The S&P 500 is up 1.4% after being down 1.0% earlier today, as the market reacts positively to an official ban of Russia energy imports and a report from AFP News indicating that Ukraine is no longer insisting on NATO membership.

The Nasdaq Composite is up 2.0% after down 1.3% intraday. The Dow Jones Industrial Average is up 1.4% after being down 0.7% intraday. The Russell 2000 is up 2.0% after trading flat intraday.

The S&P 500 consumer discretionary (+2.3%), communication services (+2.1%), and information technology (+1.6%) sectors, which have taken a beating in recent days, are leading the turnaround.

Conversely, the defensive-oriented health care (-0.5%), consumer staples (-0.6%), and utilities (-0.3%) sectors trade lower. The energy sector (unch), which was up 5% intraday, is now unchanged as oil prices ($123.18, +3.78, +3.2%) pare early gains.

WTI crude futures flirted with $130 per barrel in anticipation of President Biden’s announcement that the U.S. will ban oil, gas, and coal imports from Russia. Prior to the announcement, the UK said it will phase out Russian oil imports by the end of the year but stopped short of banning gas imports at this time.
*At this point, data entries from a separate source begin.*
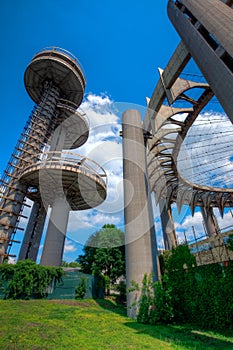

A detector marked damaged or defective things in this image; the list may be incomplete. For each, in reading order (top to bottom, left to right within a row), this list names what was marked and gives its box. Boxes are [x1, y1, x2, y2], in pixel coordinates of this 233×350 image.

rusted metal structure [0, 47, 107, 266]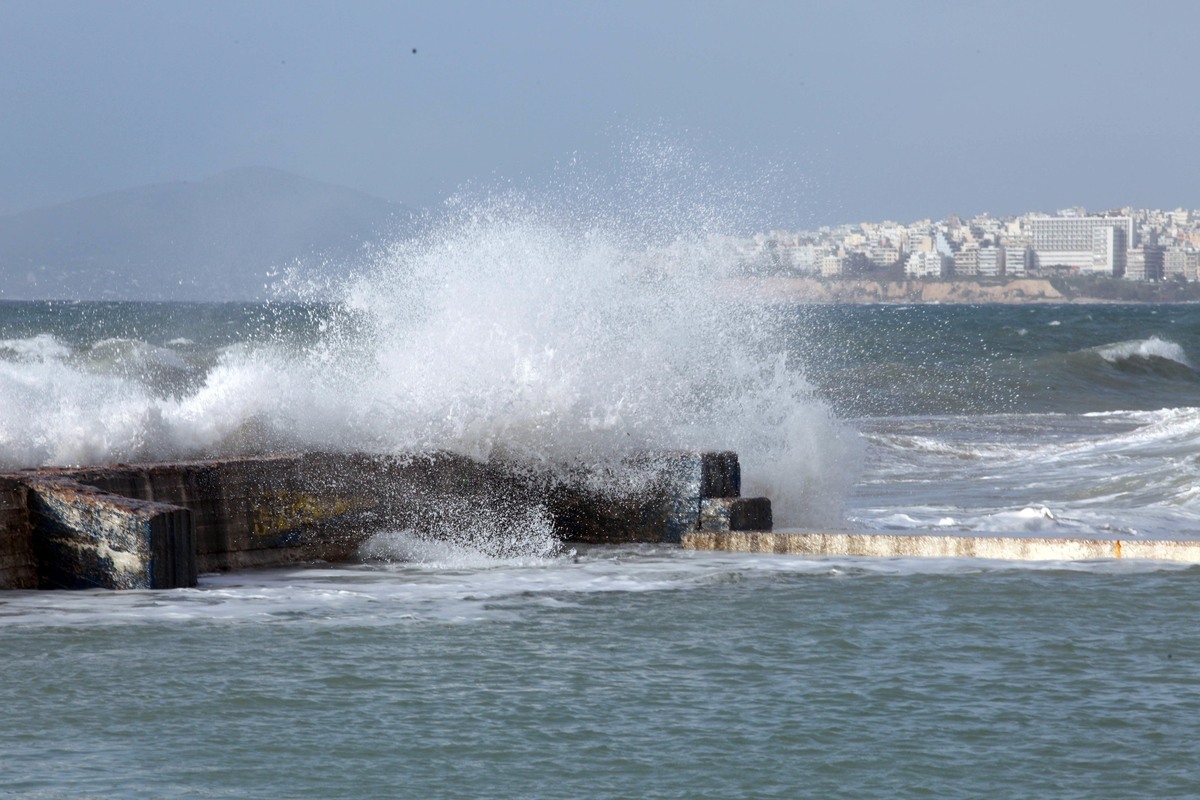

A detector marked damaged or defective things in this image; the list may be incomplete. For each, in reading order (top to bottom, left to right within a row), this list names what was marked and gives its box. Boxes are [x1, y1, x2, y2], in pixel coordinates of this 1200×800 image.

rusty concrete wall [0, 479, 35, 592]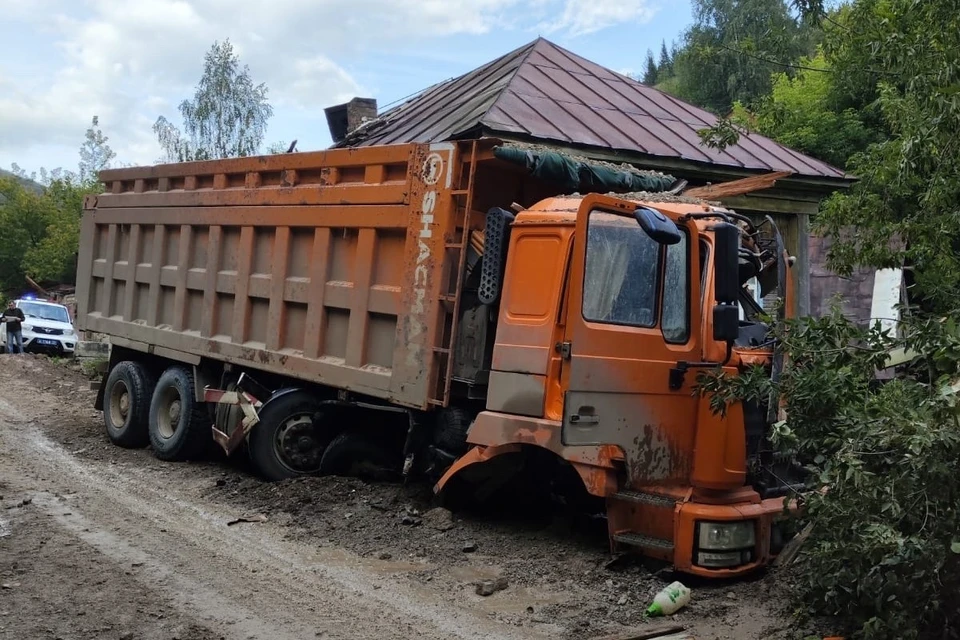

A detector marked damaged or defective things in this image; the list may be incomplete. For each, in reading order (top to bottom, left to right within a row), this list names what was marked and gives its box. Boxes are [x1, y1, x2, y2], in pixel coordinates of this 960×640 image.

rusty metal panel [77, 141, 460, 410]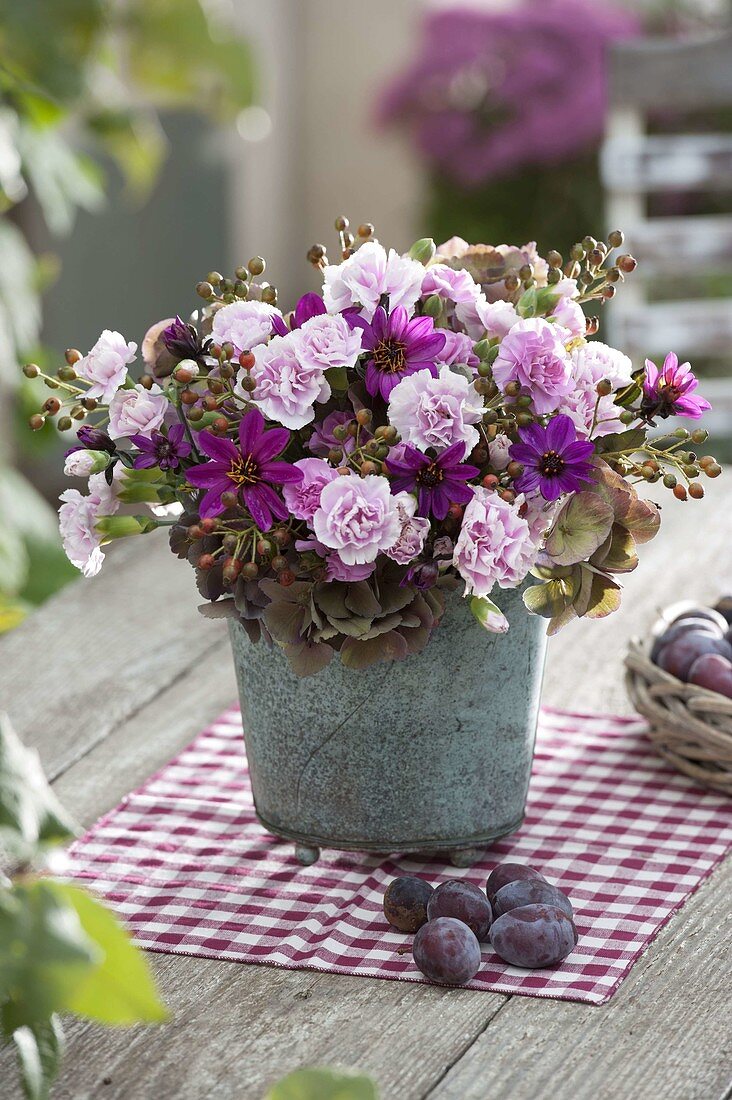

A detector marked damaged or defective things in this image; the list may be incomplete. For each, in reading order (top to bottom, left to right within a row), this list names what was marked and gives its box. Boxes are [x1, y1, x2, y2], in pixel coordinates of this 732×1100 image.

rusty patina on vase [228, 589, 541, 862]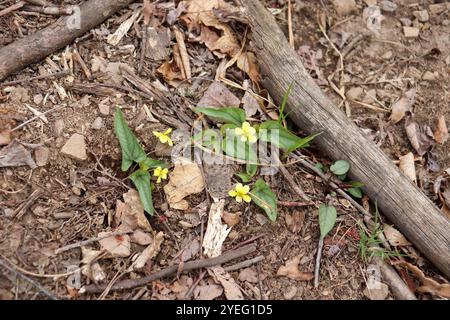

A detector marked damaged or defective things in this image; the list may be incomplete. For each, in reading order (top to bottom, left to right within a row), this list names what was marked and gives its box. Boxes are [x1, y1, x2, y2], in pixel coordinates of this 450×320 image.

broken stick [81, 244, 256, 294]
Oil prices peaked before the U.S. announcement and now trade at $123 per barrel following the Ukraine-NATO headline, which the market is thinking could lead to a ceasefire agreement this week.

The price action in equites has presumably caught investors off guard, which is to say that the strong bounce in equities is being partially driven by short-covering activity. The CBOE Volatility Index is down 6.2% to 34.20 amid decreased hedging interest.

Treasury yields, meanwhile, are still trading sharply higher. The 10-yr yield is up 12 basis points to 1.87% as high oil prices continue to feed into inflation expectations, and the 2-yr yield is up six basis points to 1.60% amid continued rate-hike expectations.

Reviewing today’s economic data:

  • The trade deficit widened in January to $89.7 billion (Briefing.com consensus -$87.5 billion) from a downwardly revised $82.0 billion (from -$80.7 billion). Exports were $3.9 billion less than December exports and imports were $3.8 billion more than December imports.
  • The key takeaway from the report is that it marked the third straight month of a widening deficit, underscoring weakening trade activity related to the Omicron variant and ongoing supply chain disruptions. In the same period a year ago, the trade deficit was $65.1 billion.
  • Wholesale inventories increased 0.8% in January, as expected, following a revised 2.6% increase (from 2.2%) in December.
  • The NFIB Small Business Optimism Index for February decreased to 95.7 from 97.1 in January.